National Student Marketing Corporation
- Industry: Marketing
- Founded: 1966; 59 years ago
- Founder: Cortes Wesley Randell
- Defunct: 1970
- Fate: Bankruptcy

= National Student Marketing Corporation =

National Student Marketing Corporation (N.S.M.C., NSMC) was the name of a company started by Cortes Wesley Randell, a Washington, D.C. business consultant, in 1966 during the height of the 'Go-Go' 60s stock market. The corporation catered to the youth market and was touted by various Wall Street professionals. Through publicity from acquisitions and the late 1960s bull market, the stock rose from its initial public offering price of $6 a share to $140. Several universities, including the Harvard endowment fund, invested in NSMC. After the crash of 1970, and after Randell had cashed out a portion of his shares, several Wall Street professionals were convicted of wrongdoing by the government.

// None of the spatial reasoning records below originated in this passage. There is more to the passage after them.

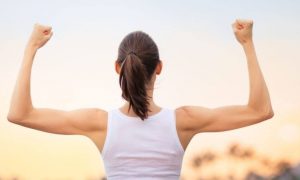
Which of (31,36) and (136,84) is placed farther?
(31,36)

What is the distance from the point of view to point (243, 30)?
454 cm

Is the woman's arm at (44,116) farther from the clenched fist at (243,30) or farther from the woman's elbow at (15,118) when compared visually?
the clenched fist at (243,30)

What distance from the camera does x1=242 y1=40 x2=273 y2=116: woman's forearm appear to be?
14.6ft

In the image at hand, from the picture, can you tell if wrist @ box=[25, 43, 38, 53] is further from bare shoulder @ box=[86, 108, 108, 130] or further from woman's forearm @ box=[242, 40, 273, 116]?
woman's forearm @ box=[242, 40, 273, 116]

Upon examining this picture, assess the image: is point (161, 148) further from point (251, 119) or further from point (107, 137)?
point (251, 119)

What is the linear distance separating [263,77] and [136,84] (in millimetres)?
867

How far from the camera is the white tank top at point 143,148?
4305 millimetres

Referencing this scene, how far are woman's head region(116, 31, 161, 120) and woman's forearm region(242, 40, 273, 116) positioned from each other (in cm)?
61

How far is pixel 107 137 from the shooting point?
14.4 ft

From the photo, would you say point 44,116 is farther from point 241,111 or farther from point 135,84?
point 241,111

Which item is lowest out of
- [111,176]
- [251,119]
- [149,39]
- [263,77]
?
[111,176]

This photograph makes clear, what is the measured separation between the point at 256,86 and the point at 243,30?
40 centimetres

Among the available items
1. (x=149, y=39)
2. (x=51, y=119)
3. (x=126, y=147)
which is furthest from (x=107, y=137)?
(x=149, y=39)

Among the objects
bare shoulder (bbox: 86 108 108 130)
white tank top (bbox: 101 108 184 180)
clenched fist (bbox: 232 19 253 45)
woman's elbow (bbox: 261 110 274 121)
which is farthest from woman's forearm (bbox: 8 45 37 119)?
woman's elbow (bbox: 261 110 274 121)
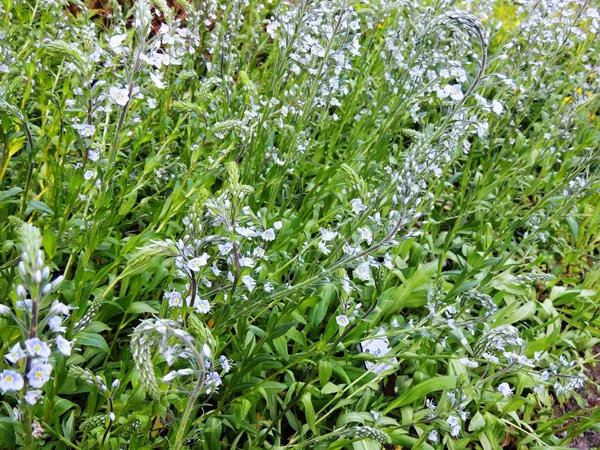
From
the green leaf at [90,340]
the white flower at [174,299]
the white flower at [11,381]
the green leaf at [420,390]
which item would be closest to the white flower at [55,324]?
the white flower at [11,381]

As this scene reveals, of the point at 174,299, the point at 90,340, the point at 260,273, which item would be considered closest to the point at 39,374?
the point at 174,299

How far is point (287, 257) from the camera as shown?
11.8 feet

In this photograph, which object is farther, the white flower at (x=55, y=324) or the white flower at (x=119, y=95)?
the white flower at (x=119, y=95)

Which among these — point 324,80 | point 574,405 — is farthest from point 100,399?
point 574,405

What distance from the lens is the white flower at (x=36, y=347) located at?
1459 millimetres

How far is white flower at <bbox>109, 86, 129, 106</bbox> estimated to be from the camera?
2.24 meters

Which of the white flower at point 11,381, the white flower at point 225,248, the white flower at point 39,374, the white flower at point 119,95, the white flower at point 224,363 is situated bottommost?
the white flower at point 224,363

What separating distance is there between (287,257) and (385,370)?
989mm

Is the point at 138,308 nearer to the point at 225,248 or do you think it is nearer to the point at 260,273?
the point at 260,273

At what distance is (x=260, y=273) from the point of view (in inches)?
136

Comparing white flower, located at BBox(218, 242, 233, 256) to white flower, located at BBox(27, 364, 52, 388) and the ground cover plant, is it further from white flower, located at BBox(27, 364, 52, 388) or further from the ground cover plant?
white flower, located at BBox(27, 364, 52, 388)

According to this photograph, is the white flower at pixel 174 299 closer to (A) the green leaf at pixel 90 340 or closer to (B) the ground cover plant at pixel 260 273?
(B) the ground cover plant at pixel 260 273

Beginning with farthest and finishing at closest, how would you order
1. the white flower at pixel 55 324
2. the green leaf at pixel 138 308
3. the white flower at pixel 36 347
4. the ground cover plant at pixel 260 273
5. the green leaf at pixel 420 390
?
the green leaf at pixel 420 390, the green leaf at pixel 138 308, the ground cover plant at pixel 260 273, the white flower at pixel 55 324, the white flower at pixel 36 347

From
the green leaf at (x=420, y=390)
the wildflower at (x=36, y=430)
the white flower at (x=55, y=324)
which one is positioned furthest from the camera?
the green leaf at (x=420, y=390)
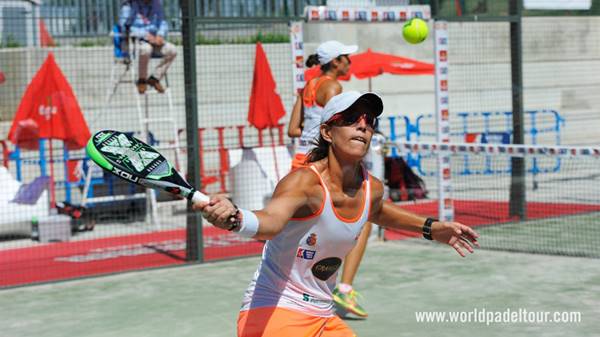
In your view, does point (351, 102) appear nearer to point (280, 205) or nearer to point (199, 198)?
point (280, 205)

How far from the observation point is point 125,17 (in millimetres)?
12039

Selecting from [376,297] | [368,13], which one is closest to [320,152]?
[376,297]

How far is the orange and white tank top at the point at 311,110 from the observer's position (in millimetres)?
7781

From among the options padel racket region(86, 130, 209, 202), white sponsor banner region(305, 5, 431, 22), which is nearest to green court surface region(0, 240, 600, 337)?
white sponsor banner region(305, 5, 431, 22)

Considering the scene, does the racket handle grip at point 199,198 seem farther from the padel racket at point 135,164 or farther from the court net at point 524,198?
the court net at point 524,198

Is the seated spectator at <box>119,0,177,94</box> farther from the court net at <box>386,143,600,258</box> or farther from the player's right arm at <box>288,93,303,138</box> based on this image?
the player's right arm at <box>288,93,303,138</box>

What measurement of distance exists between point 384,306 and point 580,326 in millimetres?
1607

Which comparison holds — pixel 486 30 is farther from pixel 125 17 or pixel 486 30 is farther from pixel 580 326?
pixel 580 326

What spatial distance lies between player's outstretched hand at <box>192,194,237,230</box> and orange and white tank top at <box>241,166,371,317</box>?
2.04 ft

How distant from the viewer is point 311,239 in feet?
13.7

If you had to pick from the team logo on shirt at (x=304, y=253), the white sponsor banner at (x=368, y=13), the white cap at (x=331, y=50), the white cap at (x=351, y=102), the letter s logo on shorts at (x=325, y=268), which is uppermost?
the white sponsor banner at (x=368, y=13)

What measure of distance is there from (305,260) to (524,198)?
26.1 ft

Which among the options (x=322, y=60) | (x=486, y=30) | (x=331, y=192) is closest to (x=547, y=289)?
(x=322, y=60)

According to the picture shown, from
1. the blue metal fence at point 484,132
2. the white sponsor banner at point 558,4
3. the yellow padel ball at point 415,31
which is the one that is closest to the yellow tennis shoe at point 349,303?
the yellow padel ball at point 415,31
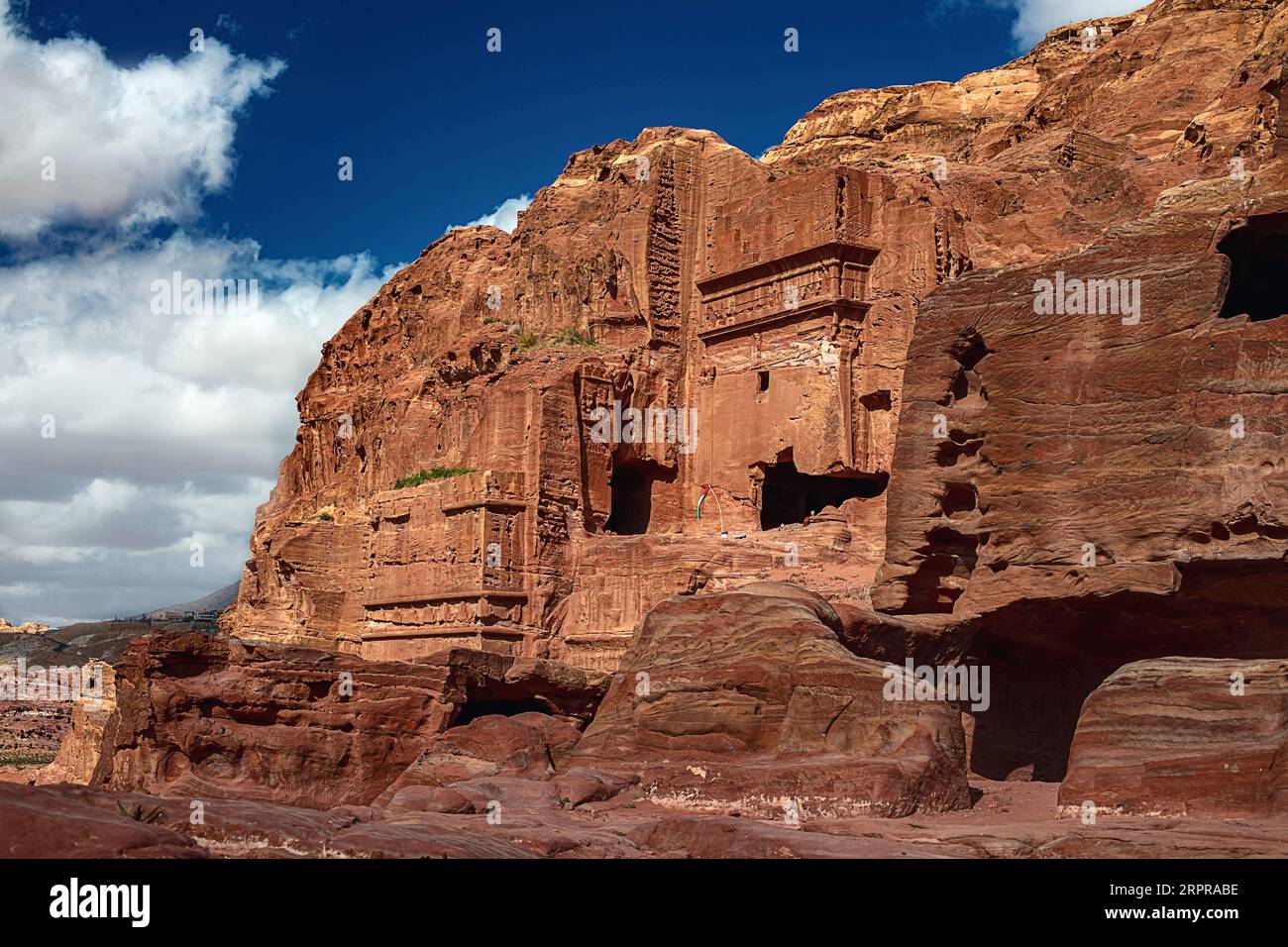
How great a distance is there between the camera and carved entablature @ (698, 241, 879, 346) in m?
38.9

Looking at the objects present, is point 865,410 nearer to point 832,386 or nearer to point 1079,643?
point 832,386

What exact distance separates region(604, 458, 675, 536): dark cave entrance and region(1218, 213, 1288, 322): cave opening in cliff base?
26.2m

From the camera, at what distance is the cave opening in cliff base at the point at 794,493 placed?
40906mm

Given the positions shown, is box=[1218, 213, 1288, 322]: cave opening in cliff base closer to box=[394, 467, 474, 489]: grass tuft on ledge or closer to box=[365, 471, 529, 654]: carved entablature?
box=[365, 471, 529, 654]: carved entablature

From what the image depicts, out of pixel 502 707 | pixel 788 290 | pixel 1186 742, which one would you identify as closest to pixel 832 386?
pixel 788 290

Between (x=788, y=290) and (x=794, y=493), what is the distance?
6058 mm

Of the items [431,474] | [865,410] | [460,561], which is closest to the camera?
[865,410]

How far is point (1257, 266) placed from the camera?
57.9 ft

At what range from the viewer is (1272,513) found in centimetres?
1527

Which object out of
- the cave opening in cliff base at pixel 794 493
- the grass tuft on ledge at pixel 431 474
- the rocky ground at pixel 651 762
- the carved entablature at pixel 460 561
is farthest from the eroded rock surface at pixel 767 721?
the grass tuft on ledge at pixel 431 474

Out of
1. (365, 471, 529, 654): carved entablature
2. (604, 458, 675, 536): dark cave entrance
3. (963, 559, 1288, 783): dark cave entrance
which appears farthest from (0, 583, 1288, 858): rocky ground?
(604, 458, 675, 536): dark cave entrance
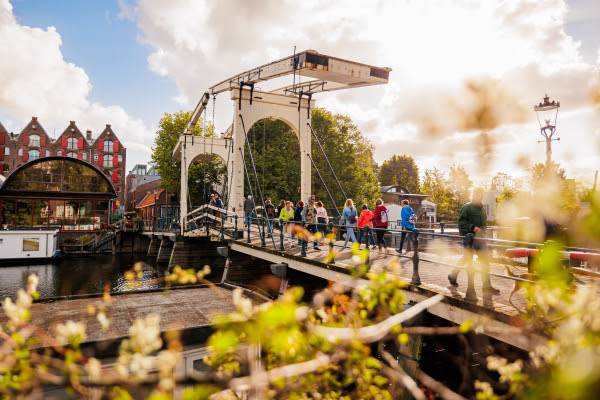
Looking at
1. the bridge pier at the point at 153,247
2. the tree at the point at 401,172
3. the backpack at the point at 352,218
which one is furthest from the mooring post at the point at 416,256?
the tree at the point at 401,172

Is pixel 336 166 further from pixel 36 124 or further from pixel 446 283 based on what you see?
pixel 36 124

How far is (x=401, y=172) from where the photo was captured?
6284cm

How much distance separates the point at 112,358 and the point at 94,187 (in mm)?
32833

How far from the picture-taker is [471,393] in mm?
5543

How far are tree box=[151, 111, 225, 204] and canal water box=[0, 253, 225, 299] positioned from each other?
740cm

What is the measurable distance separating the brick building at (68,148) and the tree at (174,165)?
73.2 ft

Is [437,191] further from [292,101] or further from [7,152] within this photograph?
[7,152]

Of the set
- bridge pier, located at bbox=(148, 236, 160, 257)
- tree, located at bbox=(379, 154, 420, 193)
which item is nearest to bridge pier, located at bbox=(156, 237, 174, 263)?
bridge pier, located at bbox=(148, 236, 160, 257)

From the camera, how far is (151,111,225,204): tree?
30.4m

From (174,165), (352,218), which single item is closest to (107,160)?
(174,165)

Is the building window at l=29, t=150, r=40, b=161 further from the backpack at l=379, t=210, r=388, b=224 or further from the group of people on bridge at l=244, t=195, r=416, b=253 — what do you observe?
the backpack at l=379, t=210, r=388, b=224

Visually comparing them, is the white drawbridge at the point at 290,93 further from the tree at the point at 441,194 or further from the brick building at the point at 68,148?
the brick building at the point at 68,148

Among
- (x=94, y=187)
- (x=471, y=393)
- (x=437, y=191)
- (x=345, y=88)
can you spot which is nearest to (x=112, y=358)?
(x=471, y=393)

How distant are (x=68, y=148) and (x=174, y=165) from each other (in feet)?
96.5
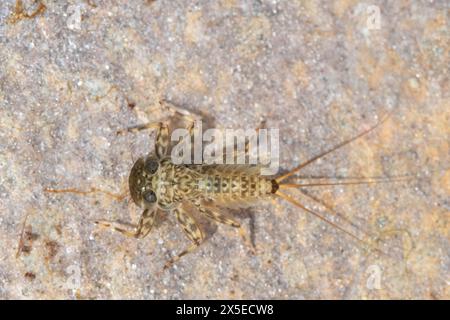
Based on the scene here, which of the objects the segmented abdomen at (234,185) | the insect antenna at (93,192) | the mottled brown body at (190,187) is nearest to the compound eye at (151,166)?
the mottled brown body at (190,187)

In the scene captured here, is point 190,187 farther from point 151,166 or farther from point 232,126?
point 232,126

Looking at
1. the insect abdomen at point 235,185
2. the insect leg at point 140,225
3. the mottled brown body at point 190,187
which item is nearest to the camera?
the insect abdomen at point 235,185

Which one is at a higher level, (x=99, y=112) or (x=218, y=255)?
(x=99, y=112)

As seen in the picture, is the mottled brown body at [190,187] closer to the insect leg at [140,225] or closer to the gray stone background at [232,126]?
the insect leg at [140,225]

Some of these accused were later acquitted, with at least one spending some time in jail. Following an investigation into Randell's role in the stock crash, prosecutors alleged that he had misrepresented the company's earnings. He pleaded guilty in 1975 and was sentenced to 18 months in prison for stock-fraud conspiracy and three other counts of fraud. Investors sued Randell in civil court and were awarded $35 million.

Financial author Andrew Tobias was a marketing director at NSMC and wrote a book about his experiences entitled The Funny Money Game.